Gleichstellungsprozess im Kanton Solothurn
Schlichtungsverfahren
Das Schlichtungsverfahren steht nur privatrechtlich Angestellten zur Verfügung. Für Streitigkeiten gemäss Gleichstellungsgesetz (GlG) ist für privatrechtlich Angestellte die Kantonale Schlichtungsbehörde für Gleichstellung von Frau und Mann zuständig. Rechtsberatungsstelle ist das Oberamt Region Solothurn (§ 34quater Gesetz über die Gerichtsorganisation, GO). Für öffentlich-rechtlich Angestellte ist die kantonale Vermittlungskommission zuständig.
Privatrechtliche Arbeitsverhältnisse
Siehe Ausführungen zum Schlichtungsverfahren.
Öffentlich-rechtliche Arbeitsverhältnisse (kantonale Besonderheiten)
Öffentlich-rechtlich Angestellte, die von einer Diskriminierung durch eine Verfügung betroffen sind, können die Rechtsansprüche nach dem GlG mit Beschwerde bei der Vermittlungskommission geltend machen (§ 7 Abs. 1 Verordnung zur Einführung des GlG). Das Beschwerdeverfahren ist für Arbeitnehmende kostenlos, ausser bei mutwilliger Prozessführung (§ 7 Abs. 3 Verordnung zur Einführung des GlG). Im Beschwerdeverfahren können die Departemente auf Antrag oder von Amtes wegen, ein Gutachten der Vermittlungskommission einholen (§ 7 Abs. 2 Verordnung zur Einführung des GlG).
Wer von einer anderen Diskriminierung betroffen ist, kann den Erlass einer Verfügung verlangen. Gegen diese Verfügung gilt wiederum der Rechtsschutz wie er oben für den Fall einer Diskriminierung durch eine Verfügung aufgeführt ist (§ 8 Verordnung zur Einführung des GlG). Angestellte von Gemeinden können die Vermittlungskommission schon vor Erlass einer Verfügung anrufen.

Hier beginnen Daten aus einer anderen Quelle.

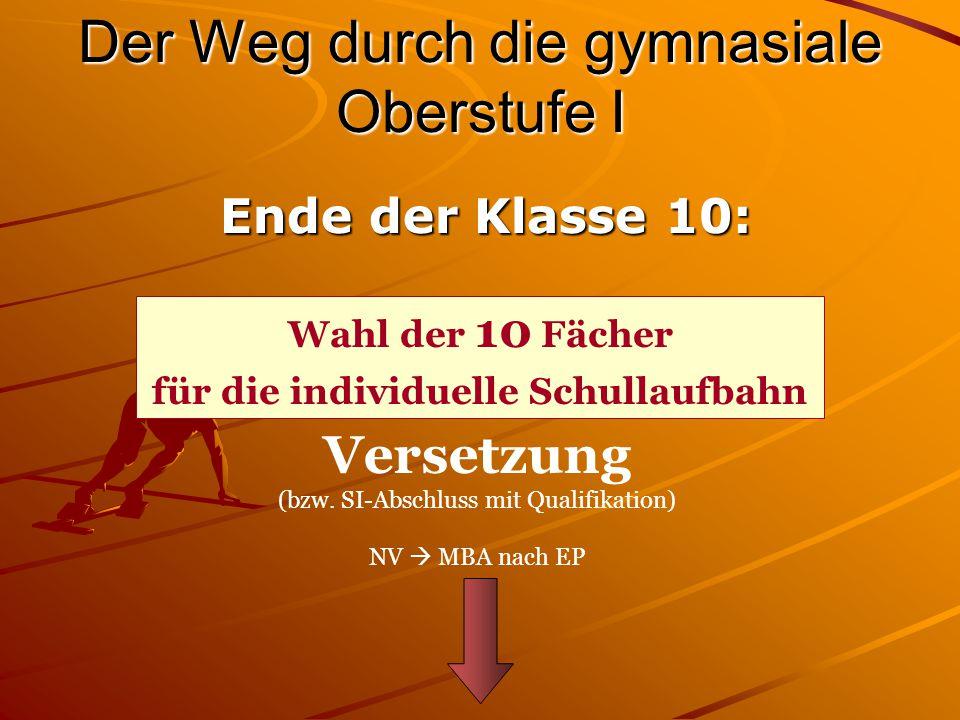 Der Weg durch die gymnasiale Oberstufe II Einführungsphase : EP (Jgst.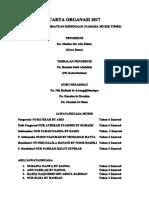 Carta Organasi 2017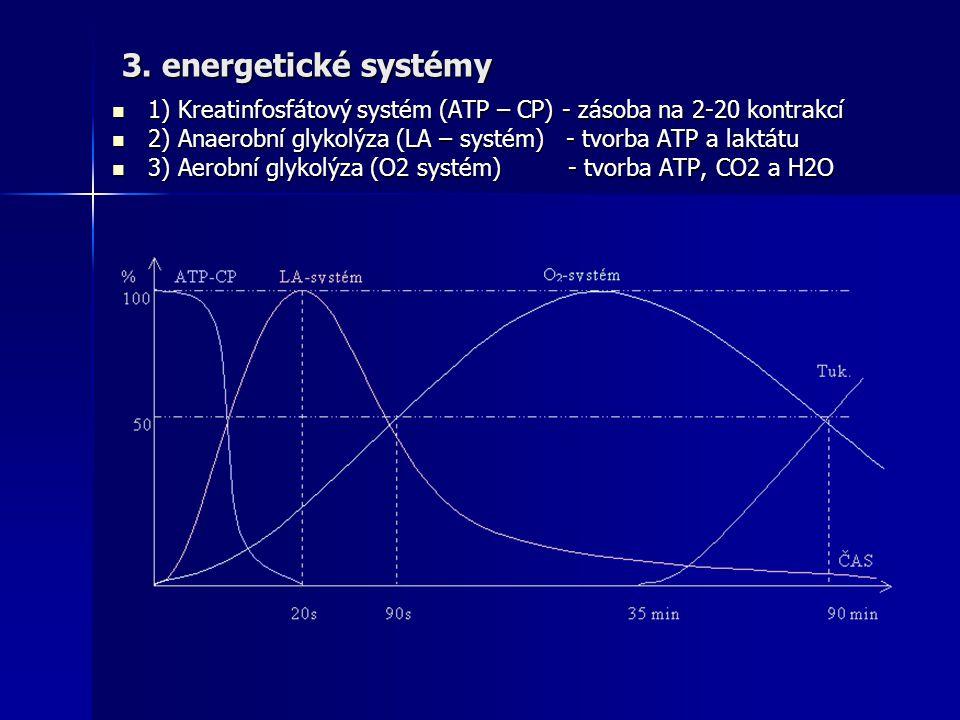 3. energetické systémy 1) Kreatinfosfátový systém (ATP – CP) - zásoba na 2-20 kontrakcí 1) Kreatinfosfátový systém (ATP – CP) - zásoba na 2-20 kontrak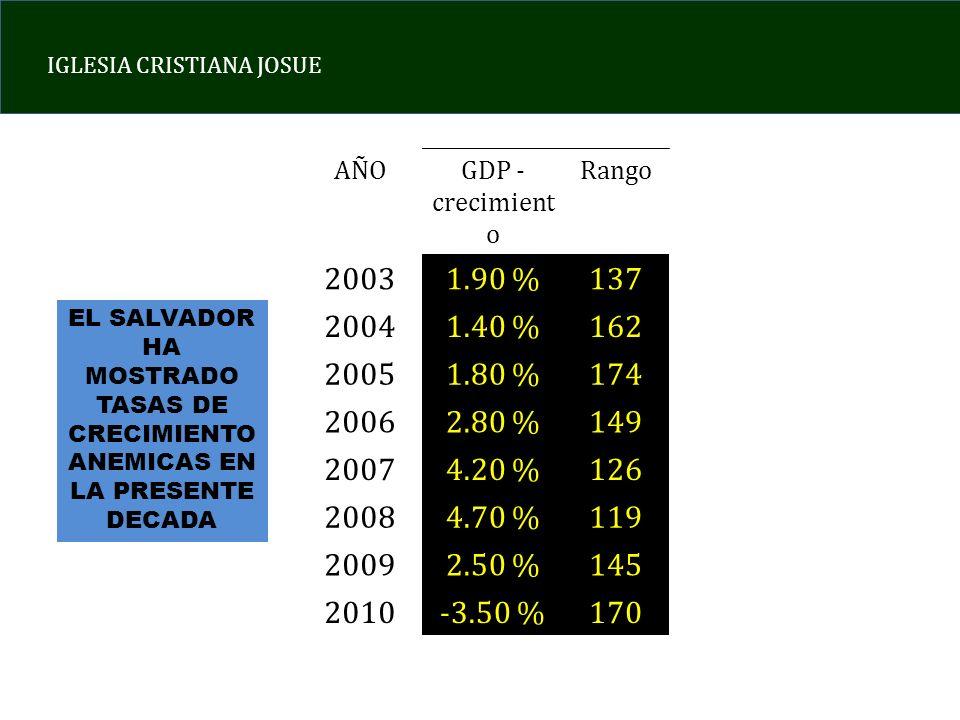 IGLESIA CRISTIANA JOSUE AÑOGDP - crecimient o Rango 20031.90 %137 20041.40 %162 20051.80 %174 20062.80 %149 20074.20 %126 20084.70 %119 20092.50 %145 2010-3.50 %170 EL SALVADOR HA MOSTRADO TASAS DE CRECIMIENTO ANEMICAS EN LA PRESENTE DECADA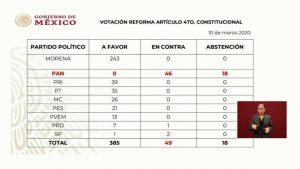 Los argumentos para elevar a rango constitucional los apoyos sociales, también la negativa del PAN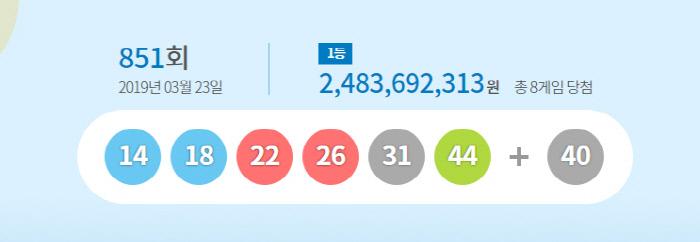 로또 851회 당첨번호 발표…1등 24억 8000만원씩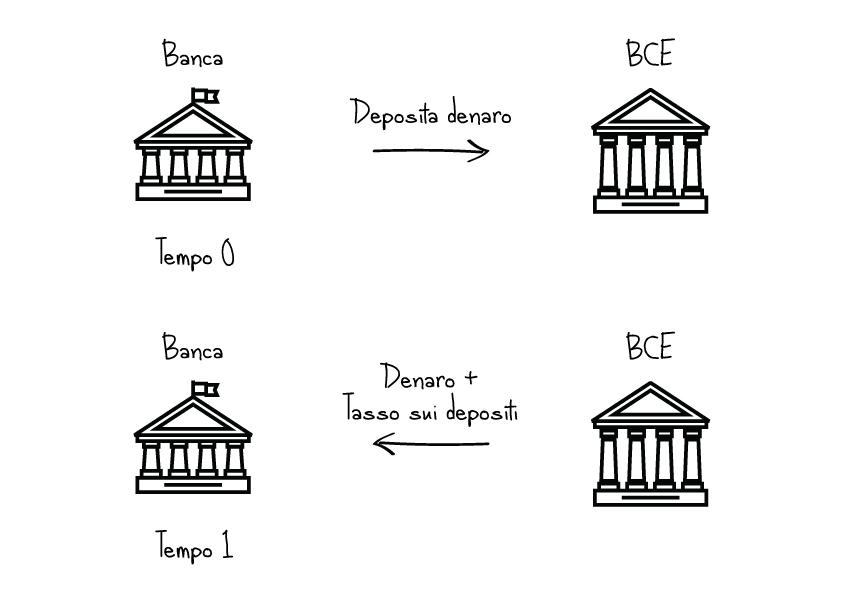 esempio tasso sui depositi banca centrale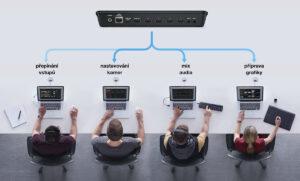 ovládání ze 4 počítačů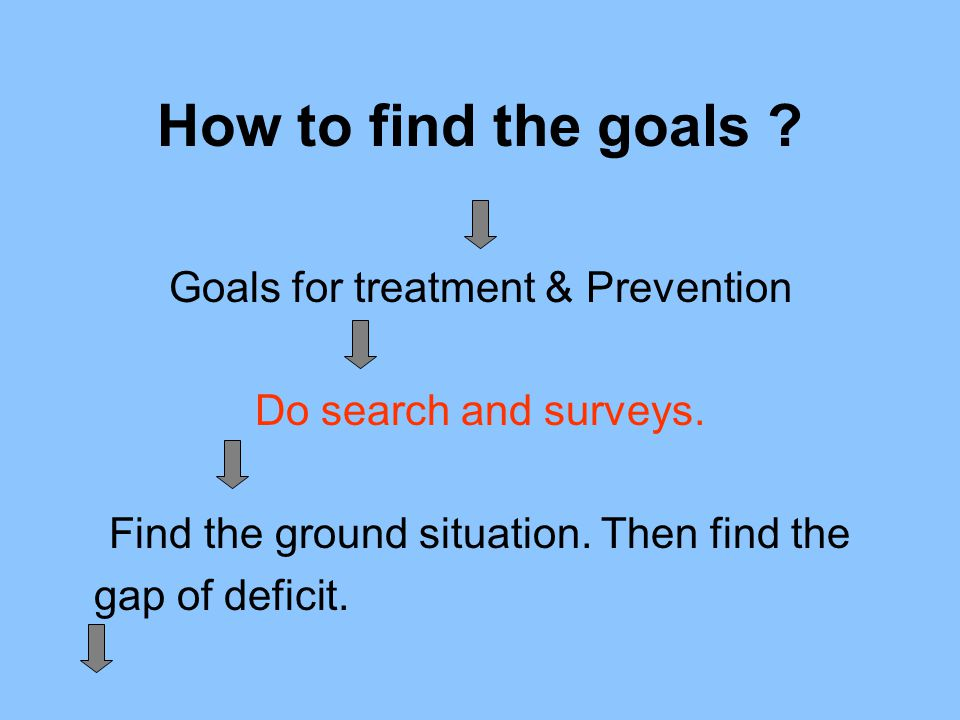 How to find the goals Goals for treatment & Prevention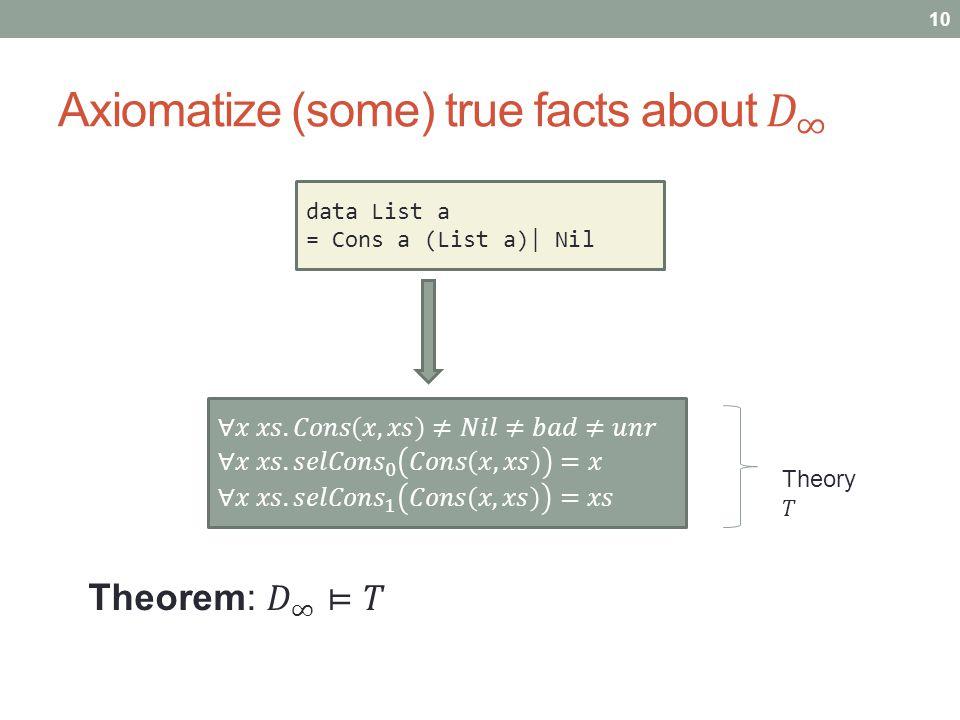 data List a = Cons a (List a)| Nil 10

Diese berät die Parteien und versucht eine Einigung herbeizuführen (§ 9 Abs. 1 Verordnung zur Einführung des GlG).
Kann im Schlichtungsverfahren für öffentlich-rechtlich Angestellte eine Einigung erzielt werden, erlässt die Vermittlungskommission eine Verfügung.
Gerichtsverfahren
Das Gerichtsverfahren richtet sich für privatrechtlich Angestellte nach den Bestimmungen der ZPO. Siehe Ausführungen zum Gerichtsverfahren.
Das Verfahren bei öffentlich-rechtlichen Arbeitsverhältnissen richtet sich nach dem Gesetz über den Rechtsschutz in Verwaltungssachen (VRG) des Kantons Solothurn, welches den Untersuchungsgrundsatz, den Anspruch auf rechtliches Gehör sowie die Mitwirkungspflicht der Parteien vorsieht.
Instanzenzug
Privatrechtliche Arbeitsverhältnisse
Personen im privatrechtlichen Arbeitsverhältnis müssen sich – nach allfälliger Durchführung des Schlichtungsverfahrens – an die Richterämter der fünf Bezirke als 1. Instanz wenden. Wird die Klage abgewiesen, kann sie ans Obergericht in Solothurn weitergezogen werden. Gegen den Entscheid des Obergerichts kann eine Beschwerde beim Bundesgericht erhoben werden.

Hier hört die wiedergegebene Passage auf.